(Records from a data source)

________________________________________

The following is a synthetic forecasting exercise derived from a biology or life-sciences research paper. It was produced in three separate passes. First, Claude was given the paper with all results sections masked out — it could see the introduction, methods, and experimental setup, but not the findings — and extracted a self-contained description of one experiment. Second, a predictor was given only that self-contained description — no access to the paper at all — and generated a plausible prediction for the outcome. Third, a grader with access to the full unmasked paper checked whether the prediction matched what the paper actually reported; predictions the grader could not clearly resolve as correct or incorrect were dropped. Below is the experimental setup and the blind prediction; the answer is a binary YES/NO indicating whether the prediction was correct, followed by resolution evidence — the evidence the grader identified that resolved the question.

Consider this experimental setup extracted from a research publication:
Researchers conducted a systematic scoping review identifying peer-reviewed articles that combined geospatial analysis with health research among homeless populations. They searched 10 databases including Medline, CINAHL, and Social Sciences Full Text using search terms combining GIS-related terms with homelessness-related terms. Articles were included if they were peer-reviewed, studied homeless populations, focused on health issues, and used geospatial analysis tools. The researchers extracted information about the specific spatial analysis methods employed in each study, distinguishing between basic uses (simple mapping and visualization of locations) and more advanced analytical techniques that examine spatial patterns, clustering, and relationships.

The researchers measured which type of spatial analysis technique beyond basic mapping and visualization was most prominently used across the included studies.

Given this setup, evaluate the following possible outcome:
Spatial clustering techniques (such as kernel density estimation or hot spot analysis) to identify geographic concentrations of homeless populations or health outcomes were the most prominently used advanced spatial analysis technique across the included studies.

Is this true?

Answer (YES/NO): YES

________________________________________

_Assignment_.
Give back every entry exactly.

_Answer to the exercise_.
The following is a synthetic forecasting exercise derived from a biology or life-sciences research paper. It was produced in three separate passes. First, Claude was given the paper with all results sections masked out — it could see the introduction, methods, and experimental setup, but not the findings — and extracted a self-contained description of one experiment. Second, a predictor was given only that self-contained description — no access to the paper at all — and generated a plausible prediction for the outcome. Third, a grader with access to the full unmasked paper checked whether the prediction matched what the paper actually reported; predictions the grader could not clearly resolve as correct or incorrect were dropped. Below is the experimental setup and the blind prediction; the answer is a binary YES/NO indicating whether the prediction was correct, followed by resolution evidence — the evidence the grader identified that resolved the question.

Consider this experimental setup extracted from a research publication:
Researchers conducted a systematic scoping review identifying peer-reviewed articles that combined geospatial analysis with health research among homeless populations. They searched 10 databases including Medline, CINAHL, and Social Sciences Full Text using search terms combining GIS-related terms with homelessness-related terms. Articles were included if they were peer-reviewed, studied homeless populations, focused on health issues, and used geospatial analysis tools. The researchers extracted information about the specific spatial analysis methods employed in each study, distinguishing between basic uses (simple mapping and visualization of locations) and more advanced analytical techniques that examine spatial patterns, clustering, and relationships.

The researchers measured which type of spatial analysis technique beyond basic mapping and visualization was most prominently used across the included studies.

Given this setup, evaluate the following possible outcome:
Spatial clustering techniques (such as kernel density estimation or hot spot analysis) to identify geographic concentrations of homeless populations or health outcomes were the most prominently used advanced spatial analysis technique across the included studies.

Is this true?

Answer (YES/NO): YES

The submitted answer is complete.